Nearly 40 percent of first-time, full-time students choose to attend a college or university near their home, according to a 2016 study of American freshmen. And this holds true even more so for students in rural areas, who have strong social ties to their local community. Mike Abbiatti, the executive director of the WICHE Cooperative for Educational Technologies (WCET), an organization seeking to improve technology in education, and former rural student himself, said that rural students primarily choose between three options in higher education: they get their high school degree and work in their community, oftentimes on their family's farm; they enroll in their local public institution and return to work in their community; or they attend the local college and leave the community.
Yet, in a recent analysis in The Chronicle of Higher Education, Ben Myers reported that 11.2 million adults — 3.5 percent of the American adult population — live in education deserts, or, as he defined it, areas where there is no broad-access institution within 60 miles, with a majority being in western, rural states, such as Alaska, Wyoming, North Dakota, and Montana.
"Colleges and state and federal governments often encourage prospective students to factor financial aid, graduates' earnings, and institutional culture into their decisions. But for students who live in these deserts, proximity and access can be the most important factors," Myers wrote. "... Until the geographic obstacles to attending college are better understood, and more widely discussed, a class of disadvantaged students will remain just that."
Nick Hillman, assistant professor at the University of Wisconsin-Madison, and doctoral student Taylor Weichman suggested in a 2016 American Council for Education (ACE) report on education deserts that one solution to this problem is to focus on improving students' experiences in their nearest broad-access institution. They recommended that more selective institutions nearby strengthen their relationships with the local college to "help expand opportunities beyond the associate degree," and serve as "transfer destinations" for students seeking four-year degrees. They also wrote that states could create incentives for those selective institutions to ease the transfer process, and pushed for more extensive research to be conducted on education deserts, suggesting there may be more deserts than they discovered through their analysis.

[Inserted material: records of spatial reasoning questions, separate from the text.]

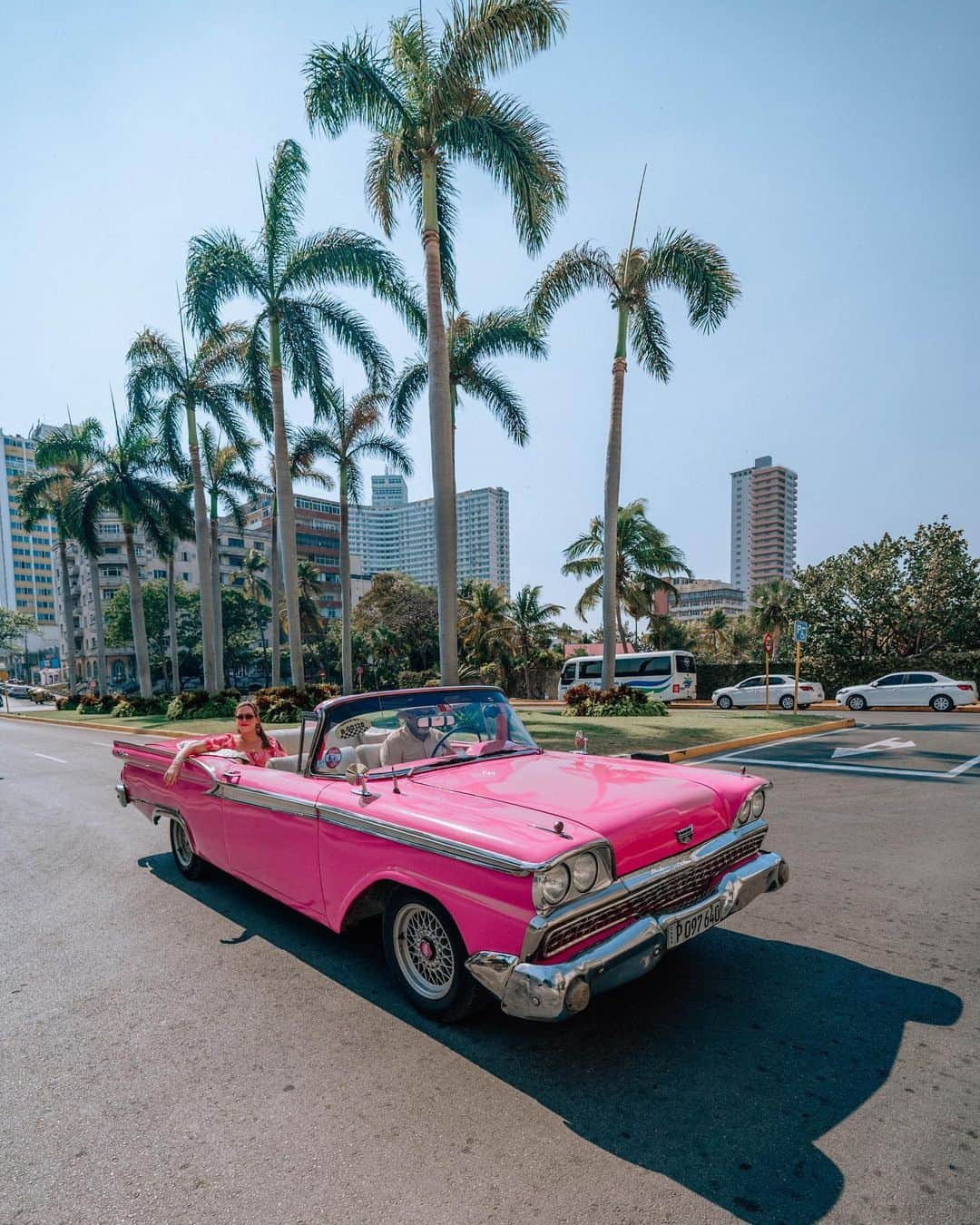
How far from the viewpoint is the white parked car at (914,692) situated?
21766mm

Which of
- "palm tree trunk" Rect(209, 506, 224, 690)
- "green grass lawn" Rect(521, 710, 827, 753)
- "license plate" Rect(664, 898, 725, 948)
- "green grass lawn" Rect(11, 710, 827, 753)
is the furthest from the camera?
"palm tree trunk" Rect(209, 506, 224, 690)

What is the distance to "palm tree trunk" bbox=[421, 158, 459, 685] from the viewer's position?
13.6 m

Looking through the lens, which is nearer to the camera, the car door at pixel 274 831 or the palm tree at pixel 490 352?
the car door at pixel 274 831

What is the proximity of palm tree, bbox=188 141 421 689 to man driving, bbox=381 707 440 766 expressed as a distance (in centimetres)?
1404

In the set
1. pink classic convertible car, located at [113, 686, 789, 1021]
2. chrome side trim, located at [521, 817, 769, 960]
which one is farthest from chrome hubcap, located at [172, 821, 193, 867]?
chrome side trim, located at [521, 817, 769, 960]

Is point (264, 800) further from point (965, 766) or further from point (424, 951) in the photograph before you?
point (965, 766)

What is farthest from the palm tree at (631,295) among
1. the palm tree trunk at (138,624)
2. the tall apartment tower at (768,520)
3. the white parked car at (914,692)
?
the tall apartment tower at (768,520)

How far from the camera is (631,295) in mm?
18656

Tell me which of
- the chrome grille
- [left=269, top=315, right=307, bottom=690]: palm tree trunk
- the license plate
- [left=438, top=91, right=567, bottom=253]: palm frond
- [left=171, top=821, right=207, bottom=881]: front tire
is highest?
[left=438, top=91, right=567, bottom=253]: palm frond

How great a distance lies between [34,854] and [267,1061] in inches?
194

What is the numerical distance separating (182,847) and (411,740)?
273 cm

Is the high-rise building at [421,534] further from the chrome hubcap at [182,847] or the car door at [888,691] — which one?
the chrome hubcap at [182,847]

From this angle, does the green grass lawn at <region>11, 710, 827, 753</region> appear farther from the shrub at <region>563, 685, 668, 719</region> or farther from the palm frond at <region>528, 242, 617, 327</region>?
the palm frond at <region>528, 242, 617, 327</region>

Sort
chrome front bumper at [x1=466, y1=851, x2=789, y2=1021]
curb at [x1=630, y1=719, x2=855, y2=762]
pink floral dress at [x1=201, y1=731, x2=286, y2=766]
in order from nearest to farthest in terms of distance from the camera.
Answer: chrome front bumper at [x1=466, y1=851, x2=789, y2=1021], pink floral dress at [x1=201, y1=731, x2=286, y2=766], curb at [x1=630, y1=719, x2=855, y2=762]
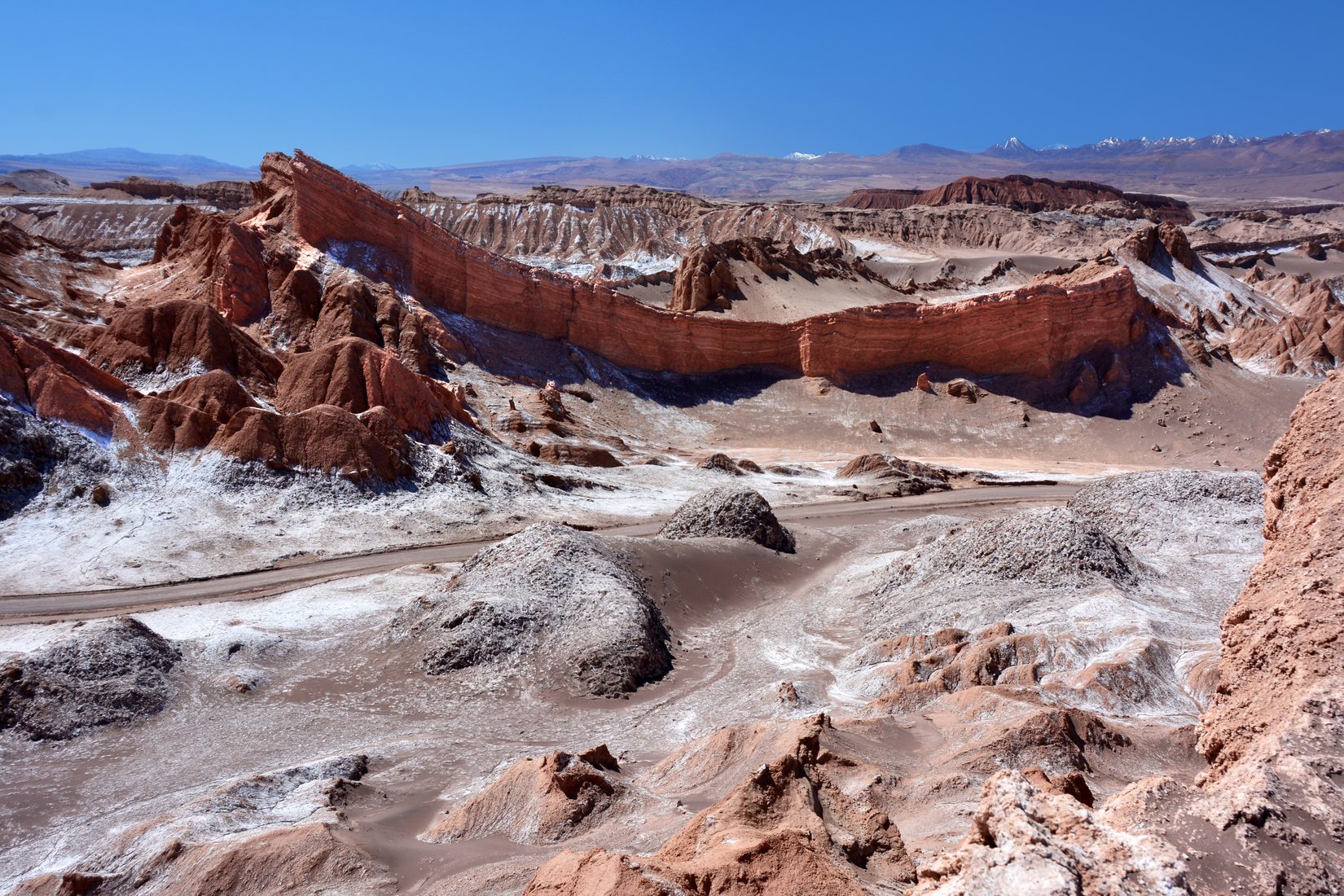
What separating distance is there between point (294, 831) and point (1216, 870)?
7700 millimetres

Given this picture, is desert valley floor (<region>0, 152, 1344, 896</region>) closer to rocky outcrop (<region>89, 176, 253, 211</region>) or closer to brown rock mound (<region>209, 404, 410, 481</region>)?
brown rock mound (<region>209, 404, 410, 481</region>)

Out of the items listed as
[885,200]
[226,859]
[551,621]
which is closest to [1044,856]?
[226,859]

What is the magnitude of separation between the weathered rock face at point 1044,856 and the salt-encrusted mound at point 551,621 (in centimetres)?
1074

"Geography shapes enrollment decisions," Hillman said. "We need to think about higher education in new ways."
Not only are there few physical colleges for students in education deserts to attend, but many of those areas also do not have access to high-speed internet, making online courses impossible to run as well.
"We can have all of the most wonderful higher education resources in the world, [but] if you don't have access to the internet to actually get to those, those resources don't actually exist," Abbiatti said.
A January 2018 Urban Institute report was the first to compile data on access to online education as it relates to education deserts. The authors, defining an education desert as living 25 miles from a public, broad-access institution, found that of the 17.6 percent of adults living in education deserts, 1.3 percent — 3.1 million adults — also did not have access to the internet, which they defined as internet speeds below 25 megabits per second for downloads and below 3 Mbps for uploads, the minimum speed as defined by the Federal Communications Commission (FCC).
The authors of the report suggested that to increase access to online education in these areas the FCC decrease the cost of broadband internet. They also recommended that when the FCC reports on the costs on internet speed it look into both the costs of mobile broadband access as well as fixed broadband access, because while mobile access may be better for young adults, it may not be strong enough to run online courses.
Abbiatti said that rural communities need to establish a connection between internet providers and higher education stakeholders to advocate for broadband access. Currently, he said, as it has been for all 69 years of his life, "the focus is not on students' success, it's on financial success."
He said that despite this, institutions are "trying to reach out in any possible way they can" to form connections with state and local entities to help students access higher education.
"We see it every day, in every rural community. Somewhere in that community there's someone talking about higher education," he said. "Institutions are doing everything in the world they can to help bring students into the higher education realm."
Hillman said that "we certainly have a huge blind spot with geography" when it comes to higher education research and policy efforts because it's not an appealing issue for policymakers to target due to how complex it is. He noted that lawmakers are instead currently focused on creating measures to hold institutions accountable for the success of their students, such as through gainful employment regulations and institutional risk-sharing proposals.
He warned, however, that these efforts can actually have a negative effect on rural institutions. Ignoring the fact that rural institutions are few and far between — and a fixture for the local community — can cause them to be subject to sanctions for producing results that not up to par, despite the fact that they provide a service for traditionally underserved students. Instead, Hillman suggested that policymakers attempt to help these institutions make the most of the resources they have.
However, Hillman said that the growing focus on the role geography plays in people's lives in areas such as public health and economics was promising.
"I hope it becomes more salient for education reasons. [For higher education] there's still a long way to go," Hillman said.